>> START Supplied passage

# Vision-Language Models
## 1. Vision Transformer (ViT)
### 1.1 Introduction
As seen in previous notes, transformer architectures, originally introduced in the paper *“Attention Is All You Need”*, had a major impact on the field of NLP. However, their use in computer vision remained relatively limited until 2021, when a research team at Google published *“An Image Is Worth 16x16 Words: Transformers for Image Recognition at Scale.”* This work applied the Transformer encoder architecture to the image classification task, marking a significant step toward adapting transformers for vision applications.
The core idea of the paper is to build a Vision Transformer by leveraging the Transformer encoder architecture with minimal changes, and apply it directly to image classification tasks.
ViTs achieve competitive or superior performance when trained at scale, often with favorable scaling behavior compared to CNNs.
### 1.2 How Does ViT Work?
*Figure 1: Vision Transformer architecture.*
The process starts with patch embeddings. The input image is split into fixed-size patches, which are essentially small regions of the image. Each patch is then passed through a linear projection to map it into a lower-dimensional space, resulting in patch embeddings. These embeddings represent the content of their respective patches and act as the input tokens for the Transformer.
Because self-attention is permutation-invariant, learned positional embeddings are then added to the patch embeddings. Without positional embeddings, the model has no notion of spatial order. To address this, for each patch learnable positional embeddings are added to the linearly projected patch embeddings to help the model keep track of the original sequence.
The Transformer encoder is made up of several identical layers, each containing two core components: multi-head self-attention and a feedforward neural network. It takes in the patch embeddings along with their positional embeddings and processes them layer by layer, progressively refining the image representation at each stage.
*Figure 2: Multi-head Self-Attention Module.*
Multi-head self-attention (MHSA) runs several self-attention “heads” in parallel. Each head attends over the **same set of patch tokens**, but with **different learned linear projections** for queries, keys, and values. This lets different heads learn different similarity metrics and capture different types of relationships between patches (e.g., texture vs. shape, local vs. long-range dependencies). The outputs of all heads are then concatenated and linearly combined to form the final representation.
After the self-attention step, the output is passed through a feedforward neural network (FNN aka MLP) for further transformation. This FNN consists of two linear layers with a non-linear activation function like ReLU in between (GeLU is used in the paper), allowing the model to capture more complex relationships between patches. To stabilize training, layer normalization is applied before both the self-attention and FNN blocks. Additionally, residual connections are used across each self-attention and FNN block, which helps gradients flow more smoothly during training and improves the model’s ability to learn effectively.
### 1.3 Classification Token
In addition to patch embeddings, ViT prepends a special **[CLS] token** to the input sequence.
This token acts as a **global representation of the image**.
During self-attention, the [CLS] token attends to all patch tokens and aggregates information from across the entire image. After the final transformer layer, the representation of the [CLS] token is passed through a classification head to produce the final prediction.
### 1.4 Limitations
- **Quadratic attention cost:** Self-attention scales as \(O(N^2)\) with the number of patches, making ViTs expensive for high-resolution images.

>> END Supplied passage
>> START Data block

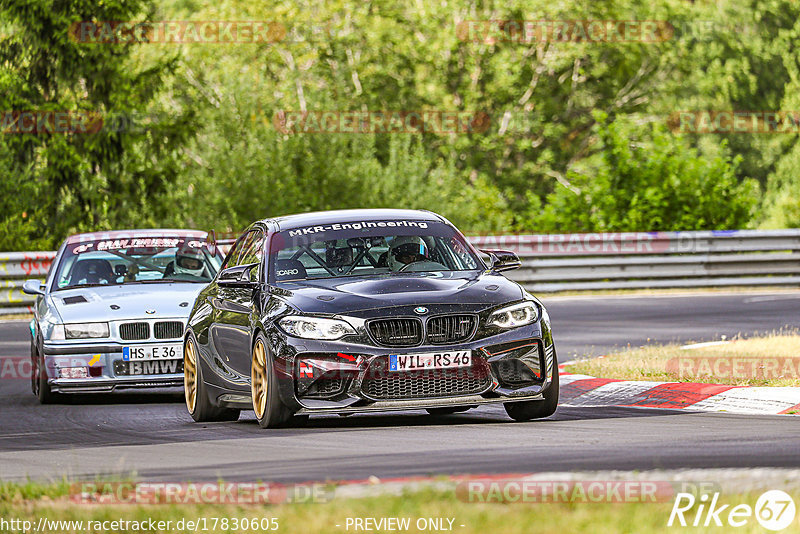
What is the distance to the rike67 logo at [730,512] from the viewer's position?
551cm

>> END Data block

■ List of tasks
(1) In the Vision Transformer notes, which activation function does the paper use in the feedforward network?
(2) Update the stretch of the Vision Transformer notes from "Because self-attention is" through "at each stage.", replacing "layer by layer" with "one layer at a time".
The listing has no connection to the Vision Transformer notes.

■ Exercise answers
(1) GeLU.

(2)
Because self-attention is permutation-invariant, learned positional embeddings are then added to the patch embeddings. Without positional embeddings, the model has no notion of spatial order. To address this, for each patch learnable positional embeddings are added to the linearly projected patch embeddings to help the model keep track of the original sequence.
The Transformer encoder is made up of several identical layers, each containing two core components: multi-head self-attention and a feedforward neural network. It takes in the patch embeddings along with their positional embeddings and processes them one layer at a time, progressively refining the image representation at each stage.